First of all, you KNOW it’s a bad situation when you’re first reunited with your classmates in the walk-in freezer at school, the coolness-oasis you’ve all flocked to in an attempt to regulate your body temperatures after hiking up from Collegetown to class.
Seriously. It’s been so hot that none of us can sleep, so hot none of us can stand to blow-dry our hair after we shower, and so humid that it doesn’t matter anyway because a blowout wouldn’t last 30 seconds out the door. So what we’ve got here at Cornell University is a population full of sweaty, shiny, tired kids with really bad hair. Aside from those unpleasantries, it’s good to be back at school.
I suppose I should talk about the summer. I was in Manhattan and it was lovely… but I was so incredibly, fall-off-the-face-of-the-earth busy that I could have been in the worst place on earth (the inside of a Croc) and I wouldn’t have noticed. I was working a Monday-Thursday internship at Great Performances, a catering and event planning company, had a job at Hotelchatter.com writing hotel industry news stories daily (which was FABULOUS, hello career of choice), and was doing a consulting job on the side.

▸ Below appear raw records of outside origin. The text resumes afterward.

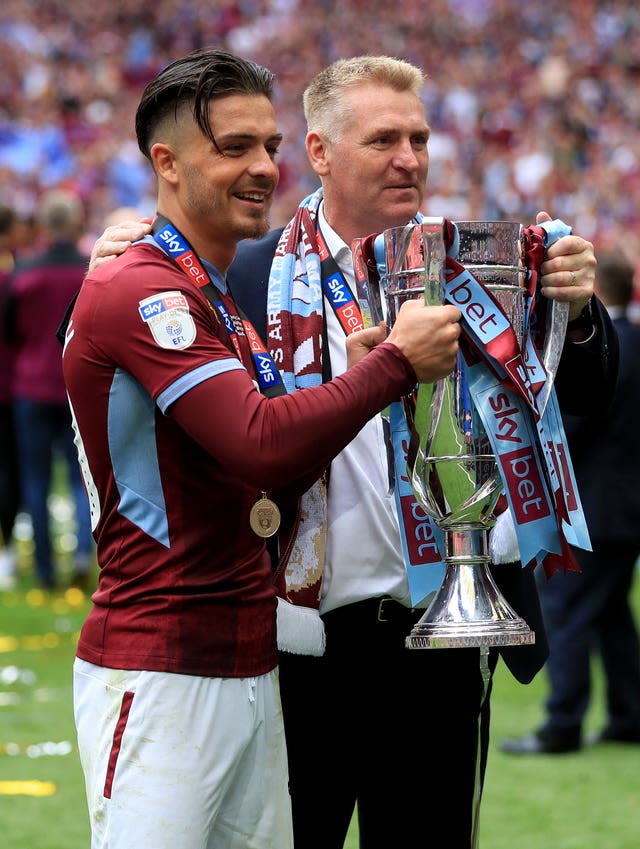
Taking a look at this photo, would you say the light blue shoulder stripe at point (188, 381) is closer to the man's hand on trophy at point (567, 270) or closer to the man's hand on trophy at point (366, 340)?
the man's hand on trophy at point (366, 340)

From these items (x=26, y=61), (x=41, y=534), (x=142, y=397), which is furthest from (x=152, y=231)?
(x=26, y=61)

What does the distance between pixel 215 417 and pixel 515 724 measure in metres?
4.28

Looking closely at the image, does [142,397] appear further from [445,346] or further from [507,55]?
[507,55]

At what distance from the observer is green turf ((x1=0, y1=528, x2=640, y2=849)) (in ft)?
16.1

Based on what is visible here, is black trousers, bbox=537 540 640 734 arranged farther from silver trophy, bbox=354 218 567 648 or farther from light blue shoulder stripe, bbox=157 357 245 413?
light blue shoulder stripe, bbox=157 357 245 413

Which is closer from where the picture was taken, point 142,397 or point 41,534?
point 142,397

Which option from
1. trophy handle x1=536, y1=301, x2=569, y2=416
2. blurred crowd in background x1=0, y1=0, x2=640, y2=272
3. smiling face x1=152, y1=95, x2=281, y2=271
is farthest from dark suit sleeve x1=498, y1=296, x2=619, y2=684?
blurred crowd in background x1=0, y1=0, x2=640, y2=272

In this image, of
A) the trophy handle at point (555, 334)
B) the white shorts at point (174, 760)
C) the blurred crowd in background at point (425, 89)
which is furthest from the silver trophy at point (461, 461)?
the blurred crowd in background at point (425, 89)

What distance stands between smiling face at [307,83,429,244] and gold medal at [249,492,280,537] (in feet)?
3.08

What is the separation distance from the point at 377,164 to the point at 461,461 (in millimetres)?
886

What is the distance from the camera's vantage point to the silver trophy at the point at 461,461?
2.60m

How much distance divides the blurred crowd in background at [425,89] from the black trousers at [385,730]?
10.4 m

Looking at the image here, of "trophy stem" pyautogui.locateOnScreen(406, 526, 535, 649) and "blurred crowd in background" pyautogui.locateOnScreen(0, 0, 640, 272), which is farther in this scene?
"blurred crowd in background" pyautogui.locateOnScreen(0, 0, 640, 272)

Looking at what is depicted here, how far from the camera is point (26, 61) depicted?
22906 millimetres
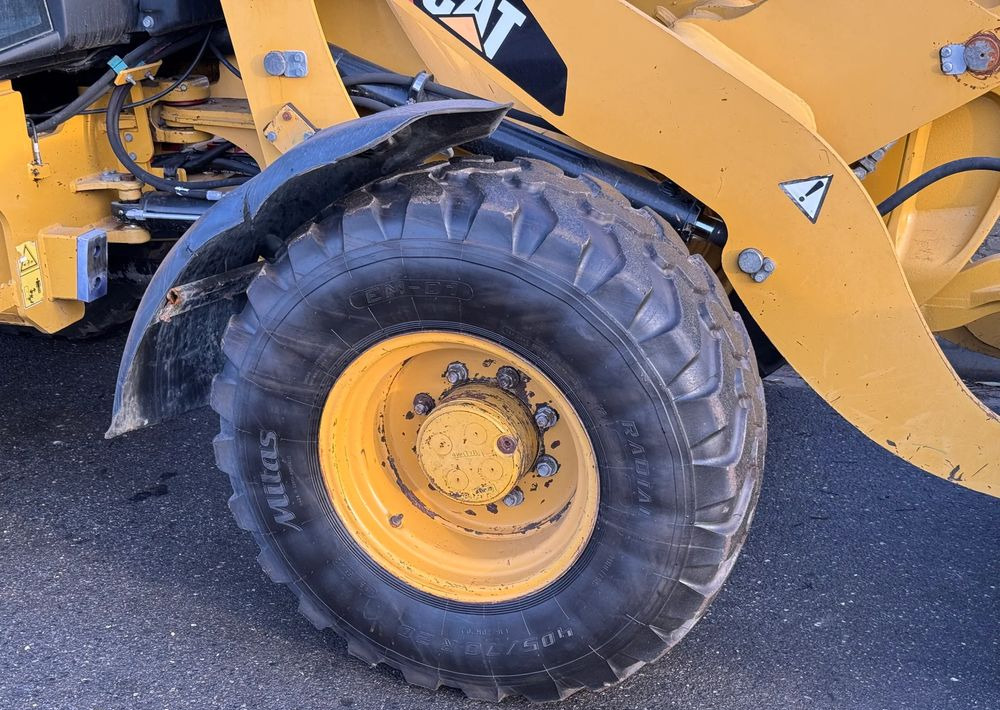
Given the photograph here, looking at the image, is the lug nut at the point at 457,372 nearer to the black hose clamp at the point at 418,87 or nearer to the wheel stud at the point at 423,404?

So Great Performances… eh. I don’t know– catering and event planning within a larger organization? Not for me. The company is wonderful; they even have a farm in upstate New York where they grow their own produce and have started a program with PS-180 where they teach grade school kids how to cook with fresh ingredients and things (I participated in one of the programs and it was one of the highlights of the summer; also, I was on a farm, alert the press).
But I learned very, VERY quickly that catering in NYC is pretty serious. I don’t really want to get into details about what I didn’t like about the whole thing, but I learned a lot about what I don’t want to do– which is why we do these internships, right?– and I did get to do some cool stuff in the meantime: GP had TONS of high-end clients and I got to attend some pretty ritzy and fabulous events.

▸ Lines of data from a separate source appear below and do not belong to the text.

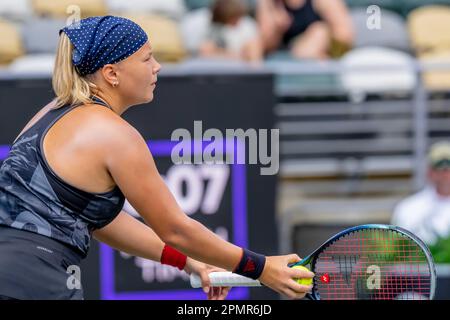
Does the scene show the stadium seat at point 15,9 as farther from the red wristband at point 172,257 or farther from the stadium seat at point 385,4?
the red wristband at point 172,257

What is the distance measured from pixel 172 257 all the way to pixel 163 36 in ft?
13.5

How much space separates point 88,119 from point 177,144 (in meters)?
3.00

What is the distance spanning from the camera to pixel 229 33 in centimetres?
752

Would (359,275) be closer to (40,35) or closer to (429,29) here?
(40,35)

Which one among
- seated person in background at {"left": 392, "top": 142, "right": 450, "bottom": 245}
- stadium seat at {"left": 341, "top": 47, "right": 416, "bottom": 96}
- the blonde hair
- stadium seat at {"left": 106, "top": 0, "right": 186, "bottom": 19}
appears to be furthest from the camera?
stadium seat at {"left": 106, "top": 0, "right": 186, "bottom": 19}

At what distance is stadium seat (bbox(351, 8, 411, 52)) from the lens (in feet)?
26.7

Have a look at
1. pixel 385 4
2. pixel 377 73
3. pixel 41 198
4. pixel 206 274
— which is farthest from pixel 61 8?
pixel 41 198

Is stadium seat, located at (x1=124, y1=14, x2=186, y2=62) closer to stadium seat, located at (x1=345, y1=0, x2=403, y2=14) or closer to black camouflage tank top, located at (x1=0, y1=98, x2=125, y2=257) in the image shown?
stadium seat, located at (x1=345, y1=0, x2=403, y2=14)

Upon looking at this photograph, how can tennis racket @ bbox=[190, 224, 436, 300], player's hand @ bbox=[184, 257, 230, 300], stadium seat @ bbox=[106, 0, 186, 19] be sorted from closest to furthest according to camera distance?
tennis racket @ bbox=[190, 224, 436, 300]
player's hand @ bbox=[184, 257, 230, 300]
stadium seat @ bbox=[106, 0, 186, 19]

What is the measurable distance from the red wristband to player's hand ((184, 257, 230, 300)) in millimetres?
21

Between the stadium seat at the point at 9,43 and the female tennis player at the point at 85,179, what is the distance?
397cm

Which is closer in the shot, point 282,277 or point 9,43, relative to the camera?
point 282,277

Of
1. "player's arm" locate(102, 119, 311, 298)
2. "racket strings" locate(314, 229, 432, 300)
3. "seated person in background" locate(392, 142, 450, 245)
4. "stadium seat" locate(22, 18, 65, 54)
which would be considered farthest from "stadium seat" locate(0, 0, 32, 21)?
"player's arm" locate(102, 119, 311, 298)
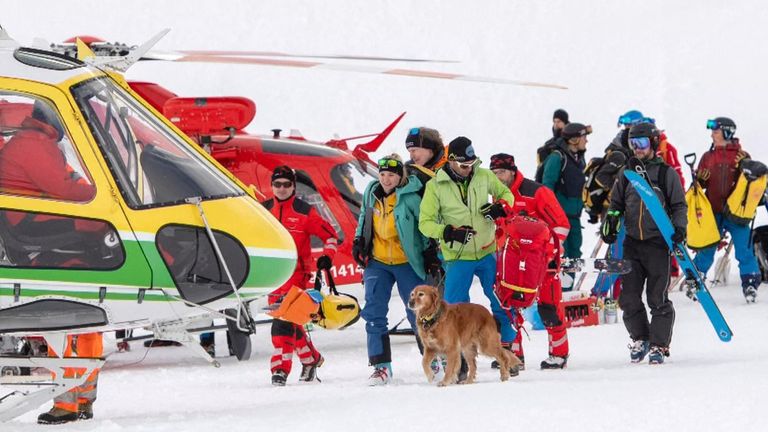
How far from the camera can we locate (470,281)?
29.5 ft

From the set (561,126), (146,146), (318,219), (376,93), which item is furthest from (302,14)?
(146,146)

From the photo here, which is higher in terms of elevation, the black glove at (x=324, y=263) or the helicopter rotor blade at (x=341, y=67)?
the helicopter rotor blade at (x=341, y=67)

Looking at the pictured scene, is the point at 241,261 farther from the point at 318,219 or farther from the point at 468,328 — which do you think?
the point at 318,219

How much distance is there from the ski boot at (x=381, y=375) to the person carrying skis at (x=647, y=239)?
1.91 m

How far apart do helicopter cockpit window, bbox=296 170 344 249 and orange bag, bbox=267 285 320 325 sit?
398 cm

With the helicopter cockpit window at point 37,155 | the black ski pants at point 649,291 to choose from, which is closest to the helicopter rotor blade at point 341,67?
the helicopter cockpit window at point 37,155

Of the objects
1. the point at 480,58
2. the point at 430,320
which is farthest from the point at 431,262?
the point at 480,58

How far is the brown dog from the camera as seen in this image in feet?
26.6

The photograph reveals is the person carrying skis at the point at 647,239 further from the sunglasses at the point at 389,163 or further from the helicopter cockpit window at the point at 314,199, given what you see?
the helicopter cockpit window at the point at 314,199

I had an issue with the footwear policy and was scolded many a time for wearing open-toed shoes to work. I mean, there is a huge kitchen attached to the offices where GP does all of their prep and recipe testing, so open-toed shoes were a no-no. But come ON… I’m not cooking. I only went in there for Diet Coke. I tried to strike a deal where I would promise not to go into the kitchen if I could wear my summery strappy sandals, but no dice.
During the workday, I was primarily working on the Plaza Hotel project, as GP is going to be doing all the catering for the event space once it reopens. The property has been closed for a long time for renovations, but it’s slated to be up and running in October/November of this year (it had BETTER be up and running, because there are insanely lavish events booked). I WISH I could tell stories about the new Plaza clients– oh my goodness; if these sensible, close-toed shoes could talk…

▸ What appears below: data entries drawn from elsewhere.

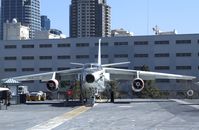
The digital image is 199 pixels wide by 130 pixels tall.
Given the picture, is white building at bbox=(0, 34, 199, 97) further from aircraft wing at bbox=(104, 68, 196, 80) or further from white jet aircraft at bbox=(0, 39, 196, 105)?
white jet aircraft at bbox=(0, 39, 196, 105)

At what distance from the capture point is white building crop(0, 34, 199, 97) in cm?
12050

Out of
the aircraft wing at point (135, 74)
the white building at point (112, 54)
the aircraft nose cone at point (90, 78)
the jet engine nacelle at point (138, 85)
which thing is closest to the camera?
the aircraft nose cone at point (90, 78)

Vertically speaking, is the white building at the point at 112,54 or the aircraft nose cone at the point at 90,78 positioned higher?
the white building at the point at 112,54

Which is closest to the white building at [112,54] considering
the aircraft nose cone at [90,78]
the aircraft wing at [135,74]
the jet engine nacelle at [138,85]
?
the aircraft wing at [135,74]

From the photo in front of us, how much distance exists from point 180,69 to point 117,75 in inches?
2699

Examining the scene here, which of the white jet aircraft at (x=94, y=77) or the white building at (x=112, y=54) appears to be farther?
the white building at (x=112, y=54)

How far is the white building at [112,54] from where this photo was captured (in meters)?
120

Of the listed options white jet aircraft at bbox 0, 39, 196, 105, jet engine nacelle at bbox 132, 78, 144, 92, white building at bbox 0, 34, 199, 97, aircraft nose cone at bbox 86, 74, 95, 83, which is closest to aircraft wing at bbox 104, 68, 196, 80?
white jet aircraft at bbox 0, 39, 196, 105

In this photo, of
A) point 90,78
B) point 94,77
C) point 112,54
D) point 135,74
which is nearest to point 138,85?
point 135,74

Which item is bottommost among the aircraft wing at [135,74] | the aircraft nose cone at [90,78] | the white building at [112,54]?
the aircraft nose cone at [90,78]

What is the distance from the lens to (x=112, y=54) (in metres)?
124

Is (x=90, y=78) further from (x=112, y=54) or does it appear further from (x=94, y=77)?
(x=112, y=54)

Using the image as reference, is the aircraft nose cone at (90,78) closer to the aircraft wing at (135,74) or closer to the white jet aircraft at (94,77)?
the white jet aircraft at (94,77)

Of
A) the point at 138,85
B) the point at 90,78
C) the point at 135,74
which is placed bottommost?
the point at 138,85
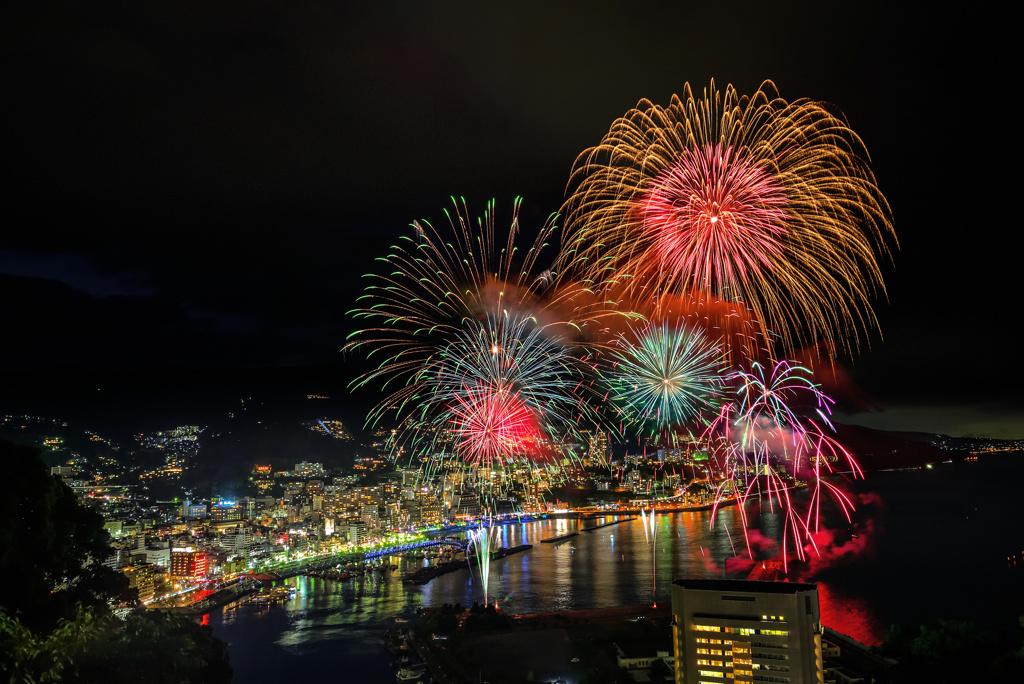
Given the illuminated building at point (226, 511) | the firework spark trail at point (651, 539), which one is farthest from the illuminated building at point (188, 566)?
the firework spark trail at point (651, 539)

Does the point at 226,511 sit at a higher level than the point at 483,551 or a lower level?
higher

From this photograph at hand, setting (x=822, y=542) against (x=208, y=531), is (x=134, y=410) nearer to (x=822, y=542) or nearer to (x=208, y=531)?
(x=208, y=531)

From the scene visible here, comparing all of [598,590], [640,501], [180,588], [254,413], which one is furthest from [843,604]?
[254,413]

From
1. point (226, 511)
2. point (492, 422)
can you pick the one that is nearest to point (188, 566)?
point (226, 511)

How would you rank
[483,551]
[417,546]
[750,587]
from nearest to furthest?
[750,587]
[483,551]
[417,546]

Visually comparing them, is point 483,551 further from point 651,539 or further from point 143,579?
point 143,579

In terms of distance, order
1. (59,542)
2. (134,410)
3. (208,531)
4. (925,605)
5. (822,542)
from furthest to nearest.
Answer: (134,410) < (208,531) < (822,542) < (925,605) < (59,542)
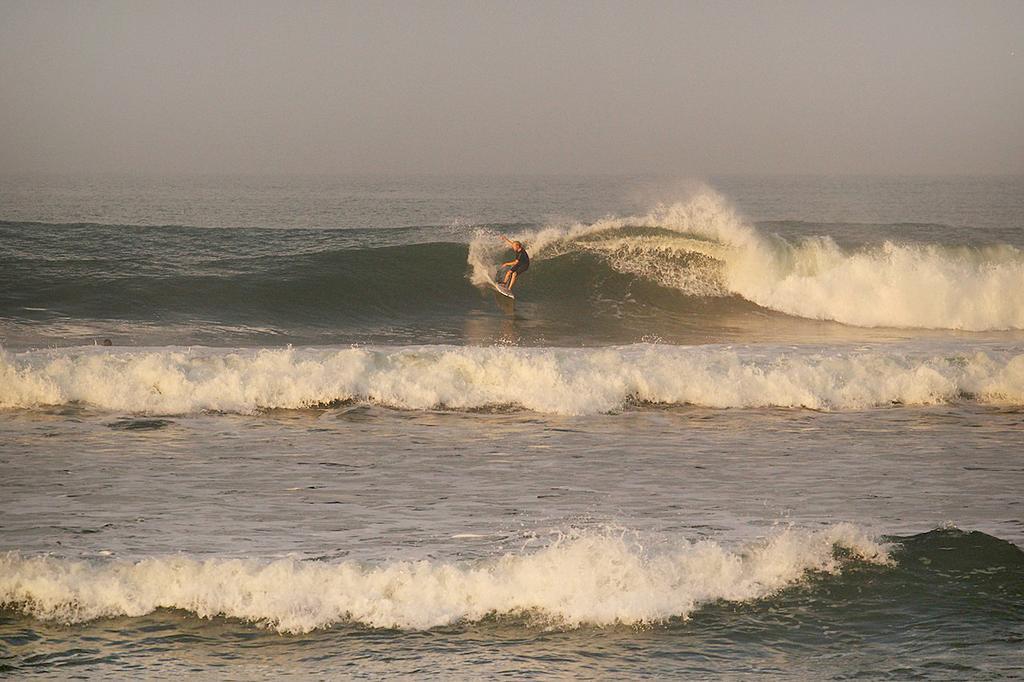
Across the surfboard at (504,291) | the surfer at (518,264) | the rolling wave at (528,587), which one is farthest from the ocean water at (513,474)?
the surfer at (518,264)

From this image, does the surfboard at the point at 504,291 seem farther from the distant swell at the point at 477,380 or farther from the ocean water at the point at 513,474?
the distant swell at the point at 477,380

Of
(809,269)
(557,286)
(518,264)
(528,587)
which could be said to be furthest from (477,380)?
(809,269)

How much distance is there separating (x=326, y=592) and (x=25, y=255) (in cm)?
2086

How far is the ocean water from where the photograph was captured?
557 cm

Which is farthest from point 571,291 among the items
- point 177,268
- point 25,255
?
point 25,255

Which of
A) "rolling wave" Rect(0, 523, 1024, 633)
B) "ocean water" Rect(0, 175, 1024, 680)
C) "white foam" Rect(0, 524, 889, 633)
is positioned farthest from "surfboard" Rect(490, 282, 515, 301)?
"white foam" Rect(0, 524, 889, 633)

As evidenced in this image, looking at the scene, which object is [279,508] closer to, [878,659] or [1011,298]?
[878,659]

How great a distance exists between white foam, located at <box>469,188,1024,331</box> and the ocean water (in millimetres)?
98

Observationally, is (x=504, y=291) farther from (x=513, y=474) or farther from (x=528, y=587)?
(x=528, y=587)

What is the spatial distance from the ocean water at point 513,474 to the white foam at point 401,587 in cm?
2

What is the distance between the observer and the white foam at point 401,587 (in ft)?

Anyway, it was a good experience and will never, EVER make the mistake of telling a client who is ready to drop $500,000 on an event that we don’t do Kosher catering (we do), and I now know to do everything in my power to forever avoid a certain high-profile, overly-botoxed NYC independent event planner.
Whatever. I figure it’s all fodder for the tell-all I’m going to pen later on in my life a la Devil Wears Prada. Ok. Yes.